Dataset items:
┌──

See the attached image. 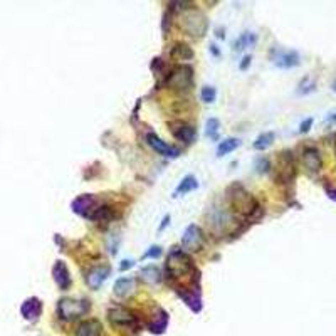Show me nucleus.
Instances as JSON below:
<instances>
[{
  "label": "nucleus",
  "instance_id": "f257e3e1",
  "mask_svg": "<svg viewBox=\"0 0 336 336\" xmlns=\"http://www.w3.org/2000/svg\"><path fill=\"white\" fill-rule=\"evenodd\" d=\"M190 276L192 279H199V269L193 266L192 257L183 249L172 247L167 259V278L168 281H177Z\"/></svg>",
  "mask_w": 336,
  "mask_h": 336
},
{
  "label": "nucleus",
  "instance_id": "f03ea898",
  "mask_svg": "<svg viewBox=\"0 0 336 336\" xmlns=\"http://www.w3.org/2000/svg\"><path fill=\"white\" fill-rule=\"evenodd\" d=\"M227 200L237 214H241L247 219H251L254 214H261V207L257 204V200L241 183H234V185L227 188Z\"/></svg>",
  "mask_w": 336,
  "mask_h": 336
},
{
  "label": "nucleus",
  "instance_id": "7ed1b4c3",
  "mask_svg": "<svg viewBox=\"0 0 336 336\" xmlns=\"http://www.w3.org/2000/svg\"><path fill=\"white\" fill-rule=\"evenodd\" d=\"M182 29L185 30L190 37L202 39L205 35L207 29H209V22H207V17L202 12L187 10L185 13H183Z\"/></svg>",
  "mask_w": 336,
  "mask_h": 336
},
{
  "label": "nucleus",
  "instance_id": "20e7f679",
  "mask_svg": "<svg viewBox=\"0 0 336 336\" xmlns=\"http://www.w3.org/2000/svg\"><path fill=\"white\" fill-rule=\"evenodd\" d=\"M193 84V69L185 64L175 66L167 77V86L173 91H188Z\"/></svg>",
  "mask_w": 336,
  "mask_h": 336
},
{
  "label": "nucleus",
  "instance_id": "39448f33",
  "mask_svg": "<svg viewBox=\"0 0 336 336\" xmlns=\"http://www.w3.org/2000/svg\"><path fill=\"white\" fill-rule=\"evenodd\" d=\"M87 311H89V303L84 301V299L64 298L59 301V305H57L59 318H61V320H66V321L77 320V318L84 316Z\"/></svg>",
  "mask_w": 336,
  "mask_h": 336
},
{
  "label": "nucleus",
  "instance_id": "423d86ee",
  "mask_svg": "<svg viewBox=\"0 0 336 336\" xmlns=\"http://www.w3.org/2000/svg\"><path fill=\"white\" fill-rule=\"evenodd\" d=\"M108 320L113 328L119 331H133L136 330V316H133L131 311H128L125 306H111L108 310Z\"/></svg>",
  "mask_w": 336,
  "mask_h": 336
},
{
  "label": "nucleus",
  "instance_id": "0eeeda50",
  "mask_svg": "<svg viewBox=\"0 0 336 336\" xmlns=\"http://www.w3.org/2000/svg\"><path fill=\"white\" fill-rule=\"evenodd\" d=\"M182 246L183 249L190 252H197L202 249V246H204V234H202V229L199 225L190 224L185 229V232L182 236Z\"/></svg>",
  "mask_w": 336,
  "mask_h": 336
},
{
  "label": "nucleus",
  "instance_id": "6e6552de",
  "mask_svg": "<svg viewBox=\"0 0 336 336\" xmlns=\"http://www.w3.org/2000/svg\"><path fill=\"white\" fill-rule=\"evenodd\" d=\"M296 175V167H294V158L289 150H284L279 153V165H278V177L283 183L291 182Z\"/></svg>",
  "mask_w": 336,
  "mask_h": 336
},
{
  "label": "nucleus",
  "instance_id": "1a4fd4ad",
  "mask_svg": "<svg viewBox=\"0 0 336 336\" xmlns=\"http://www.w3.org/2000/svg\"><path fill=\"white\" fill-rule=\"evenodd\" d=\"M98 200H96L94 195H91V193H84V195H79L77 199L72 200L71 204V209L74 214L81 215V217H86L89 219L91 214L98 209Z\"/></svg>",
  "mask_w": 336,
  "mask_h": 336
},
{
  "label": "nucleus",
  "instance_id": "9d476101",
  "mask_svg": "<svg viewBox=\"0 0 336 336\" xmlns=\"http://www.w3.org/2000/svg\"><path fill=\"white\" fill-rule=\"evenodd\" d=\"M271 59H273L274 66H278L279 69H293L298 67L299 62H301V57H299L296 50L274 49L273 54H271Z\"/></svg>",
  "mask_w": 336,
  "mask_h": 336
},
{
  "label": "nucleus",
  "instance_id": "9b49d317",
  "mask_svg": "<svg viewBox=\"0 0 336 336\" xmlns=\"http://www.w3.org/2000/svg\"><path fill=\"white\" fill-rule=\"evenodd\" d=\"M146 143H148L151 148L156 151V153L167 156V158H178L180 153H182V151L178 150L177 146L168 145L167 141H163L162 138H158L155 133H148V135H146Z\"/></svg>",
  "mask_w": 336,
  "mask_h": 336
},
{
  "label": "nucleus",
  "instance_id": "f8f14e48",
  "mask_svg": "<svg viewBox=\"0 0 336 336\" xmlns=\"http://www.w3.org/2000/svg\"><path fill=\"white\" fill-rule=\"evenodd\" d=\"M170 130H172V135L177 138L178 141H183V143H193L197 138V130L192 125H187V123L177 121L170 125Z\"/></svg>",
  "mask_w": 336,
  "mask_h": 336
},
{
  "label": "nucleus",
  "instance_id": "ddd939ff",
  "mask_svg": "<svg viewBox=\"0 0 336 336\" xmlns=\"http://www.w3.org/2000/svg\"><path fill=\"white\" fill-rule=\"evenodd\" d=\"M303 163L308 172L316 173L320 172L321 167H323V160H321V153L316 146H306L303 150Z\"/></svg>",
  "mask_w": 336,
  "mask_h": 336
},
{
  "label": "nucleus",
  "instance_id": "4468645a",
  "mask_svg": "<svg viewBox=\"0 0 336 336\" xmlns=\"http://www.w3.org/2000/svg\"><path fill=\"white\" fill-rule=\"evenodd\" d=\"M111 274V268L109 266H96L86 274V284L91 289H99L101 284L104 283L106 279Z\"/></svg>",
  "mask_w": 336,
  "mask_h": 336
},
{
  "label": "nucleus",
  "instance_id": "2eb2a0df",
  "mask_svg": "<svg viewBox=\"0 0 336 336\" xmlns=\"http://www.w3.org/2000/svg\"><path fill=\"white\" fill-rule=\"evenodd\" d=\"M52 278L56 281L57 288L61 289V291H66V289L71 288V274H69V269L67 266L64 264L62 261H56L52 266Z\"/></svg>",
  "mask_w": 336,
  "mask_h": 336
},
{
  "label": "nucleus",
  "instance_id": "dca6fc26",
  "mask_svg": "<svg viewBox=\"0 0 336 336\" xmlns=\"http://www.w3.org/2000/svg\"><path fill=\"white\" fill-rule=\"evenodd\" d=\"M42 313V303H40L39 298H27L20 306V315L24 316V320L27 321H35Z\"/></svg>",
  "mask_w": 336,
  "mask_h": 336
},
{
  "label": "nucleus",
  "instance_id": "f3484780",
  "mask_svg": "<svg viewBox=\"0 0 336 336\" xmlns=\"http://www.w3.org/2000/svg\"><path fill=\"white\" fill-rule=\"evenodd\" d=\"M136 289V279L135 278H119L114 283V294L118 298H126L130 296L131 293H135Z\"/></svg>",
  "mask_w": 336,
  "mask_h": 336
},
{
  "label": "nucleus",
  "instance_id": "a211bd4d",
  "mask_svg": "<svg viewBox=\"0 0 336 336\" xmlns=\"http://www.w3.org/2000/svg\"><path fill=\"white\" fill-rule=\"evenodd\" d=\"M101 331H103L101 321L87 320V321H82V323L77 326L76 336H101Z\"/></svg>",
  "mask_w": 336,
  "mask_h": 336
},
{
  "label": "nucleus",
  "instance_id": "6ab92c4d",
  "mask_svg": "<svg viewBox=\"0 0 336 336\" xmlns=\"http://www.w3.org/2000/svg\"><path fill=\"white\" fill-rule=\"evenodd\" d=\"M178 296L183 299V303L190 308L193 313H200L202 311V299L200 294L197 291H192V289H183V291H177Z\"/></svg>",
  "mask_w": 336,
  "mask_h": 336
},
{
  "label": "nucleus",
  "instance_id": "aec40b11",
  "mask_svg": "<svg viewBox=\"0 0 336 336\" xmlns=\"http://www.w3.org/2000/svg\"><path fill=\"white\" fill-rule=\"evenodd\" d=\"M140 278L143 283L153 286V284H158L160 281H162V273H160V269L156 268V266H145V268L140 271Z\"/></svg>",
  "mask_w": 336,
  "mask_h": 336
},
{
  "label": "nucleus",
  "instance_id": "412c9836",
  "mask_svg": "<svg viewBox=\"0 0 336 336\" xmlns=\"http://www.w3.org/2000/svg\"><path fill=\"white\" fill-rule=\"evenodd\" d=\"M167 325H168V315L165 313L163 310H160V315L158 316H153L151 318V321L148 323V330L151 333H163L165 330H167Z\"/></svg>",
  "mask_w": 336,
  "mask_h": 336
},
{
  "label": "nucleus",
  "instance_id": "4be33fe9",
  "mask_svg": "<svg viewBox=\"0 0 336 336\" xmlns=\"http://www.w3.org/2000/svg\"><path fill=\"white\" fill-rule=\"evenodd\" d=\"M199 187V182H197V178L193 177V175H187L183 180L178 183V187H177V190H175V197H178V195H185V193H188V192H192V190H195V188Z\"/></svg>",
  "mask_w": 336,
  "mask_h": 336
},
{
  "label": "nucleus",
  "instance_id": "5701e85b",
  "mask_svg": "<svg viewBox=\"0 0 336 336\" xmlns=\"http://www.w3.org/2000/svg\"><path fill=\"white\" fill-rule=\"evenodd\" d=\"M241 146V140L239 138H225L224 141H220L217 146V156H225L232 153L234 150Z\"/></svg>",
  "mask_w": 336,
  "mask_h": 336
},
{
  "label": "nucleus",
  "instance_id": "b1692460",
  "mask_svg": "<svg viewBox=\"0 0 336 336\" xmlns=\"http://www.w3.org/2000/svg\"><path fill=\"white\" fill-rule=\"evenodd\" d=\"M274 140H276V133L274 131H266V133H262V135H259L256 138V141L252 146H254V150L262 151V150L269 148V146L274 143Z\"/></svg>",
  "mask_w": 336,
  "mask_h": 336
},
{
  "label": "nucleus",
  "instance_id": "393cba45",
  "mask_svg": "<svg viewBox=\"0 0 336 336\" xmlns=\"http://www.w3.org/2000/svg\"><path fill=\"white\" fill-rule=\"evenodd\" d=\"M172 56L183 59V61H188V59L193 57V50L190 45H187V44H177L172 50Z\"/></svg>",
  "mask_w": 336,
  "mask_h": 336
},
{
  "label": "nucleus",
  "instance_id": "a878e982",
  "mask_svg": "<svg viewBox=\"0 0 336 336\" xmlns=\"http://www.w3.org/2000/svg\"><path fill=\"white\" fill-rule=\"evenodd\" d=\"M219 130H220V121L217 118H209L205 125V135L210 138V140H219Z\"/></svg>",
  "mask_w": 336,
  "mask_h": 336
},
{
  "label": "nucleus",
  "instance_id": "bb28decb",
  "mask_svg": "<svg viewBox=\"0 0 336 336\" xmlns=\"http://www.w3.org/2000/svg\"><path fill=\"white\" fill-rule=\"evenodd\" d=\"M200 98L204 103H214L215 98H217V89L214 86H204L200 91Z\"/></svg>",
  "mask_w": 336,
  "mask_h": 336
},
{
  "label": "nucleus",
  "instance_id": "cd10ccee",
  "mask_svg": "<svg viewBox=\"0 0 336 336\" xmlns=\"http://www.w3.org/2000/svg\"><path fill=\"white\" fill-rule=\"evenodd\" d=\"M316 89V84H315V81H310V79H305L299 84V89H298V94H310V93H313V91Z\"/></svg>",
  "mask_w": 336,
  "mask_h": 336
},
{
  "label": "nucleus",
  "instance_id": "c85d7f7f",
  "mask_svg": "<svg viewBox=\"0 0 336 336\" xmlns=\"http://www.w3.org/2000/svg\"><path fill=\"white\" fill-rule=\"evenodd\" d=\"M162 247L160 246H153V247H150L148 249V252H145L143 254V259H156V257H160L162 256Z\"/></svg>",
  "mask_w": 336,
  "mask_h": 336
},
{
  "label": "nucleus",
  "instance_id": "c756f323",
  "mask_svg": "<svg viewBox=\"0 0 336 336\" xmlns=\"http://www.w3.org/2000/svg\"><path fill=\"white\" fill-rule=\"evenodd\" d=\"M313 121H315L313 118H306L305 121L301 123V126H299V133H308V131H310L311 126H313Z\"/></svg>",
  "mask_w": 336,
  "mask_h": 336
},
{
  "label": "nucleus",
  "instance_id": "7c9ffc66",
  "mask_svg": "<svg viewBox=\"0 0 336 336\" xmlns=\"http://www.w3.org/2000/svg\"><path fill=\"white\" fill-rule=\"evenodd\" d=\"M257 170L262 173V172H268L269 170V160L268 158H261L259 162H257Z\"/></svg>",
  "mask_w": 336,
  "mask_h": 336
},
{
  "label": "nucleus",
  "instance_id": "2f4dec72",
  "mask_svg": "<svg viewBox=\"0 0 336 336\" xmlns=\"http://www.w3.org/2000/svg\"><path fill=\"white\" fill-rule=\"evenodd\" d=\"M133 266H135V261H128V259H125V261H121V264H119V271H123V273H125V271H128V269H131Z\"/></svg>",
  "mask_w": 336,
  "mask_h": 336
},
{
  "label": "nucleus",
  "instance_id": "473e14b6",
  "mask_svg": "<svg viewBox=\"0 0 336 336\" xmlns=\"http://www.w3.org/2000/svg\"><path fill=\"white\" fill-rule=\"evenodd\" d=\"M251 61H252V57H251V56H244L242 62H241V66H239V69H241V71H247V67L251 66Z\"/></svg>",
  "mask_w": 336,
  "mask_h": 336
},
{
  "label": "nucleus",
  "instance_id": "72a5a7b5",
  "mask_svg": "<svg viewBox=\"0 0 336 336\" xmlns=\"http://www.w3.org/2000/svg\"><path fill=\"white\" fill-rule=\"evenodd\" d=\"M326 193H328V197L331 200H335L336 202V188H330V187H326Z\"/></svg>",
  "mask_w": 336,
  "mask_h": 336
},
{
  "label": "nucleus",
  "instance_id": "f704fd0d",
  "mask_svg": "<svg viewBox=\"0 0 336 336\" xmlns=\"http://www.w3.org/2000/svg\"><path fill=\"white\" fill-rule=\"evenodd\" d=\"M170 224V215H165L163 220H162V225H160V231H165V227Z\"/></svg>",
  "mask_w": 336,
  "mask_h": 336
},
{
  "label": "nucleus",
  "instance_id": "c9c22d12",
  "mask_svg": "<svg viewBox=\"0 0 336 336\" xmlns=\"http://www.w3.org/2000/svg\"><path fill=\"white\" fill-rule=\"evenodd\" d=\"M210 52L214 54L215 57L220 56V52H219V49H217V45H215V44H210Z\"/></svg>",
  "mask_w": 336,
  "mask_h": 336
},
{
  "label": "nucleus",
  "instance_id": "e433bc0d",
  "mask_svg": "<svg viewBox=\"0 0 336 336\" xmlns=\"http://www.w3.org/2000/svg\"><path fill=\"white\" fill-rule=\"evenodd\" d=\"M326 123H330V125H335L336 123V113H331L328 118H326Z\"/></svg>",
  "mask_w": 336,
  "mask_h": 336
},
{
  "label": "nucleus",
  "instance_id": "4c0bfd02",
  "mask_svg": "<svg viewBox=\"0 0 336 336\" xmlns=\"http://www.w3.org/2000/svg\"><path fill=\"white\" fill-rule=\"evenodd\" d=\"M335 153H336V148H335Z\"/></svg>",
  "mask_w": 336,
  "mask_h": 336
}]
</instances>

└──
┌──

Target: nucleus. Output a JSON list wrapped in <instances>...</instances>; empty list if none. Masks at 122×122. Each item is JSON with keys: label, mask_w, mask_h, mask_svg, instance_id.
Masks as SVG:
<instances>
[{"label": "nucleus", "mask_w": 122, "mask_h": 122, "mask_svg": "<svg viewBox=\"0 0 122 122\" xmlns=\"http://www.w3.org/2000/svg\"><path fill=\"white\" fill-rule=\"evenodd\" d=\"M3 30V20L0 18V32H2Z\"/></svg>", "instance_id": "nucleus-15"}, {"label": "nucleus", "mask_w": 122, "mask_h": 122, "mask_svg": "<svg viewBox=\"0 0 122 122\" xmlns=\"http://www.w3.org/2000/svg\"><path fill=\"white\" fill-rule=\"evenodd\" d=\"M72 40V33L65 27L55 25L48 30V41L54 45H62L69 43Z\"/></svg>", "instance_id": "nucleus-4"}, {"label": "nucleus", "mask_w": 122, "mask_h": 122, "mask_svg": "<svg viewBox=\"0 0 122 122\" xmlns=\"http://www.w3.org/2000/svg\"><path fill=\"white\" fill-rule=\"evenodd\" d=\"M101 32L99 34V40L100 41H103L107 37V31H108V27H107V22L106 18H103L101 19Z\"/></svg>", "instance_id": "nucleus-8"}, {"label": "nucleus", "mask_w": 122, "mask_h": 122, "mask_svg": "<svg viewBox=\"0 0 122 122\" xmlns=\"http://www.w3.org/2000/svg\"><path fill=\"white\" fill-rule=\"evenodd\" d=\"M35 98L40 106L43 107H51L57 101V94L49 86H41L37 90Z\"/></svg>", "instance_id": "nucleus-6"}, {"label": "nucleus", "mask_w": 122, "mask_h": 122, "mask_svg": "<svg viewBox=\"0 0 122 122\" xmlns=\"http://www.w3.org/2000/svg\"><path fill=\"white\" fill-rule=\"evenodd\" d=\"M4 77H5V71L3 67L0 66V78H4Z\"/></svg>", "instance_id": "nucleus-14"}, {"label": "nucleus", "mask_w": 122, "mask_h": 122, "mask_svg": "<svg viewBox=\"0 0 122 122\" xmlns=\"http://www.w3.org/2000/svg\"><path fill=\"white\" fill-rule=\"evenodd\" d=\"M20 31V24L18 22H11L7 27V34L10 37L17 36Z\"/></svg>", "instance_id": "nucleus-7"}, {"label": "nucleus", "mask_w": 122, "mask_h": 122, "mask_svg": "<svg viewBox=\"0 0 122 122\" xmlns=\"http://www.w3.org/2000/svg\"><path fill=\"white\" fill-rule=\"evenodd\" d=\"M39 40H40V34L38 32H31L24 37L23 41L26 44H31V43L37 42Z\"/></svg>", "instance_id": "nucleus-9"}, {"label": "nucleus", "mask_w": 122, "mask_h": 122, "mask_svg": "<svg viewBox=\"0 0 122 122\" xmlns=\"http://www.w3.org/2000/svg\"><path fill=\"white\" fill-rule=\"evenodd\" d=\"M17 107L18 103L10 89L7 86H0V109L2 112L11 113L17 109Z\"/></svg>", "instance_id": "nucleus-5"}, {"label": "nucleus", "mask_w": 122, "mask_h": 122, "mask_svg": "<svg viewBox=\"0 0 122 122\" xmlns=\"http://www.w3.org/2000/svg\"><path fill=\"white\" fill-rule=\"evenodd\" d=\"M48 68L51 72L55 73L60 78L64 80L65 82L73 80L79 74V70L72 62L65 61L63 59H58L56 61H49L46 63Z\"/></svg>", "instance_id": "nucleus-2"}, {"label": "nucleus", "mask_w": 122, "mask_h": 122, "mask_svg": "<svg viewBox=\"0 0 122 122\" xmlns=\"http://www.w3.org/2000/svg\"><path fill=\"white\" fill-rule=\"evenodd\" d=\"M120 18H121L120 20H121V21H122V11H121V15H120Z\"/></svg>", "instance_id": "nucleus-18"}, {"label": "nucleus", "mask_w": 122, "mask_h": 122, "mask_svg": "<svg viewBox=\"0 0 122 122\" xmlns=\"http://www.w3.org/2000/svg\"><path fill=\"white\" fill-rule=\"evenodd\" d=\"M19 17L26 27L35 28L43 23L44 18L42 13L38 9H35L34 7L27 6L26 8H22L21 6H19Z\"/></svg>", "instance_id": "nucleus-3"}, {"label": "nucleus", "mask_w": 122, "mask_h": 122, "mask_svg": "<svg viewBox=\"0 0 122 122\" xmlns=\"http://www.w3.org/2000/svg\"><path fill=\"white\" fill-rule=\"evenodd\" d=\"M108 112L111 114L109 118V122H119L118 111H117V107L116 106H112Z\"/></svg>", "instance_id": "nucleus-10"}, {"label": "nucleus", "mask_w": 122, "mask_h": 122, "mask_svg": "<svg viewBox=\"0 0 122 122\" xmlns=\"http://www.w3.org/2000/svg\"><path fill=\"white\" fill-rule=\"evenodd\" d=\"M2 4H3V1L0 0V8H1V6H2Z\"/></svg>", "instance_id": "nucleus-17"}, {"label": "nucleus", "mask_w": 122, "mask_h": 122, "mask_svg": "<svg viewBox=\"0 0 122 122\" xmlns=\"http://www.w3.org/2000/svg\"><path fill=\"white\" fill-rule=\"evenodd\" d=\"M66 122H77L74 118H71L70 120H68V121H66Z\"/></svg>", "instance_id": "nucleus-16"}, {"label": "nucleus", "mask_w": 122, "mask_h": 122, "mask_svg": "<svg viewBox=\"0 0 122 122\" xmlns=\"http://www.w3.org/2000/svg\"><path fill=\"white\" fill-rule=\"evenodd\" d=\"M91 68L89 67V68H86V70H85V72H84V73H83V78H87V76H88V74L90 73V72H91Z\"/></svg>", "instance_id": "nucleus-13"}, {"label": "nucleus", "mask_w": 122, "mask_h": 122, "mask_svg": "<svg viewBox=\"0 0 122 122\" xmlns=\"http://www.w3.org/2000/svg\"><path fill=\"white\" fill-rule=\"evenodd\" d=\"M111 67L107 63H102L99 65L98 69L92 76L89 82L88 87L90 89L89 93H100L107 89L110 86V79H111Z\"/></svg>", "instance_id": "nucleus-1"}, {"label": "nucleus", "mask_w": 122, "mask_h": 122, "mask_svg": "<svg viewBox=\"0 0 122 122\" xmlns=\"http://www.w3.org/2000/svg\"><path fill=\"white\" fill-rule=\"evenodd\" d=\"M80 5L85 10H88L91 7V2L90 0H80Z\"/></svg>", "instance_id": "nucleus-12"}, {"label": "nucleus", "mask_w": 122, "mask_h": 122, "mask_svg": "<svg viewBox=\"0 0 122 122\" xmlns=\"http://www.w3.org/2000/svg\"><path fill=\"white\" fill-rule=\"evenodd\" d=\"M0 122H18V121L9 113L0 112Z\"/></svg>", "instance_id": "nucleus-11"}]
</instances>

└──

**Problem to work on**
Identify each line in the rows above that contains the string "JSON", and copy every such line in full.

**Result**
Instances as JSON below:
Target: nucleus. Output a JSON list wrapped in <instances>...</instances>; empty list if none. Masks at 122×122. Each item is JSON with keys: label, mask_w, mask_h, mask_svg, instance_id.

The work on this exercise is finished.